TODO(ajwong): Add screenshot or at least reference the more detailed
memory-infra docs.

-----------
## <a name="dev-tools-heap-snapshots"></a> Developer Tools Heap Snapshots

Heap snapshots provide views of objects on the Oilpan and V8 heaps and retainer
relationships between them. General documentation is here:
https://developer.chrome.com/docs/devtools/memory-problems/heap-snapshots/

By default, many objects on the Oilpan heap will be labeled as "InternalNode".
To capture detailed symbol names for them, follow these steps:

1. Add the following to gn args and rebuild: `cppgc_enable_object_names = true` <br/>
   Or use [Chrome for Testing](https://googlechromelabs.github.io/chrome-for-testing/) prebuilt binaries; they have this flag enabled.

2. In Developer Tools, under Settings | Experiments, check "Show option to
expose internals in heap snapshots"

3. Reload Developer Tools (there will be a button for this at the top of the
window)

4. On the Memory pane, under Select profiling type | Heap snapshot, check
"Expose internals (includes additional implementation-specific details)"

-----------
## <a name="real-world-leak-detector"></a> Real World Leak Detector (Blink-only)
TODO(awong): Fill in.


-----------
## <a name="os-tools"></a> OS Tools: perfmon, ETW, VMMAP
Each OS provides specialized tools that give the closest to complete information
about resource usage.
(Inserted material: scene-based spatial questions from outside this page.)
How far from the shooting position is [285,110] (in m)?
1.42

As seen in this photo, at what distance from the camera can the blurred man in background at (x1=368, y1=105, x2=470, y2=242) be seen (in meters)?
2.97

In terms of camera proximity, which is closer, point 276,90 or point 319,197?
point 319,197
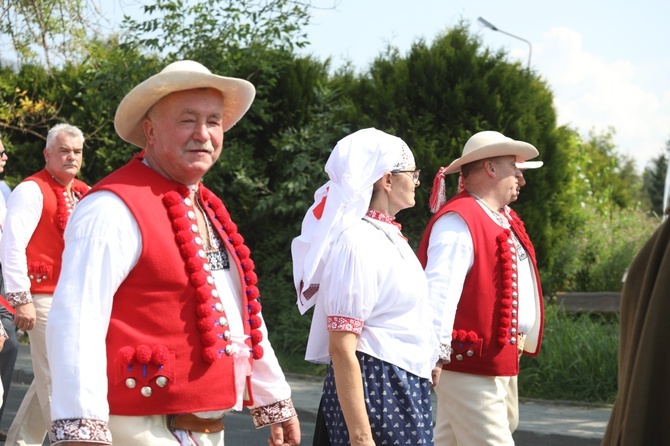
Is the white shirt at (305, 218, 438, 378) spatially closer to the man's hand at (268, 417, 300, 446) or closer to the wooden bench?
the man's hand at (268, 417, 300, 446)

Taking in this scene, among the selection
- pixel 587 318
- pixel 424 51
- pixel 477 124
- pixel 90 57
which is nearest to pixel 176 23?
pixel 90 57

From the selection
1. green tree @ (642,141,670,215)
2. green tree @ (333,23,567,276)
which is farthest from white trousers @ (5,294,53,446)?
green tree @ (642,141,670,215)

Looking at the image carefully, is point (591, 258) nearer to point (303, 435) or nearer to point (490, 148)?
point (303, 435)

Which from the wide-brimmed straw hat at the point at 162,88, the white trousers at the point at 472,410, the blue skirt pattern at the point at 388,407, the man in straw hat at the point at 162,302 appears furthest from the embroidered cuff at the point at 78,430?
the white trousers at the point at 472,410

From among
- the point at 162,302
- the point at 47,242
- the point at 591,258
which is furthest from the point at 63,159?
the point at 591,258

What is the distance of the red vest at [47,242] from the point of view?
708 centimetres

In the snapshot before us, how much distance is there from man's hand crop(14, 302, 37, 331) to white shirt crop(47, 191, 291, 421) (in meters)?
3.67

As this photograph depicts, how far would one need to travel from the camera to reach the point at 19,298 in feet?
22.0

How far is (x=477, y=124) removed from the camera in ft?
35.2

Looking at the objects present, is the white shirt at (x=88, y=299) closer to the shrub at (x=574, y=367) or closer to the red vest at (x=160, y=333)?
the red vest at (x=160, y=333)

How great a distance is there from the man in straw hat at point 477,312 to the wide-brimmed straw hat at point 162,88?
79.2 inches

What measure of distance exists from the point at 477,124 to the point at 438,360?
5.94m

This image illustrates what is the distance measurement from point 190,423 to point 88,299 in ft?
1.80

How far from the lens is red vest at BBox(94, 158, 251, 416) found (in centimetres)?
319
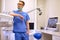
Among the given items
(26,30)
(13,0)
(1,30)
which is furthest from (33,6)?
(26,30)

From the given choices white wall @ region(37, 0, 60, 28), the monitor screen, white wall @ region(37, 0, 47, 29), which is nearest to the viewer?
the monitor screen

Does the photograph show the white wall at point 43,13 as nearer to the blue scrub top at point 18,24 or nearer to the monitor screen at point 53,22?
the monitor screen at point 53,22

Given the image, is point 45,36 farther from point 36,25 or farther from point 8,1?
point 8,1

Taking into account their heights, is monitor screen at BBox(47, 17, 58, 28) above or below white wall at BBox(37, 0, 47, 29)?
below

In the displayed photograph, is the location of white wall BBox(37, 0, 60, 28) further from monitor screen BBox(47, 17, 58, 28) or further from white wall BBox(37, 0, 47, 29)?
monitor screen BBox(47, 17, 58, 28)

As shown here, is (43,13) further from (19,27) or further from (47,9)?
(19,27)

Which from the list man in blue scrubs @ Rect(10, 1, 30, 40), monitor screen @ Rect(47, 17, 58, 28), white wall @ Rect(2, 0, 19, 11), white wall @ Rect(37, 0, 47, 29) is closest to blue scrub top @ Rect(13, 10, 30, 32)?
man in blue scrubs @ Rect(10, 1, 30, 40)

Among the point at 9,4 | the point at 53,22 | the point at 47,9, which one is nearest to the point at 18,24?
the point at 53,22

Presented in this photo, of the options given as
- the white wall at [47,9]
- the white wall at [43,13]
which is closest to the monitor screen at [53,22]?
the white wall at [47,9]

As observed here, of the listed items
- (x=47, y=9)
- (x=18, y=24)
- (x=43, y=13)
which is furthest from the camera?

This is a list of commonly interesting tools per platform.
Use them as search terms to look up new ways to analyze data.

| Platform | Tools |
| -------- | ----- |
| Window | [SysInternals vmmap](https://docs.microsoft.com/en-us/sysinternals/downloads/vmmap), resmon (can track kernel resources like Paged Pool), perfmon, ETW, !heap in WinDbg |
| Mac | [vmmap](https://developer.apple.com/library/content/documentation/Performance/Conceptual/ManagingMemory/Articles/VMPages.html), `vm_stat` |
| Linux/Android | `cat /proc/pid/maps` |


-----------
## <a name="no-one-true-metric"></a> No really, I want one tool/metric that views everything. Can I has it plz?
Sorry. No.

There is a natural tradeoff between getting detailed information
and getting reliably complete information. Getting detailed information requires
instrumentation which adds complexity and selection bias to the measurement.
This reduces the reliability and completeness of the metric as code shifts over
time.

While it might be possible to instrument a specific Chrome heap
(eg, PartitionAlloc or Oilpan, or even shimming malloc()) to gather detailed
actionable data, this implicitly means the instrumentation code is making
assumptions about what process resources are used which may not be complete
or correct.

As an example of missed coverage, none of these collection methods
can notice kernel resources that are allocated (eg, GPU memory, or drive memory
such as the Windows Paged and Non-paged pools) as side effects of user mode
calls nor do they account for memory that does not go through new/malloc
(manulaly callling `mmap()`, or `VirtualAlloc()`). Querying a full view of
these allocations usually requires admin privileges, the semantics change
per platform, and the performance can vary from being "constant-ish" to
being dependent on virtual space size (eg, probing allocation via
VirtualQueryEx or parsing /proc/self/maps) or number of processes in the
system (NTQuerySystemInformation).

As an example of error in measurement, PartitionAlloc did not account for
the Windows Committed Memory model [bug](https://crbug.com/765406) leading to
a "commit leak" in Windows that was undetected in its self-reported stats.

Relying on a single metric or single tool will thus either selection bias
the data being read or not give enough detail to quickly act on problems.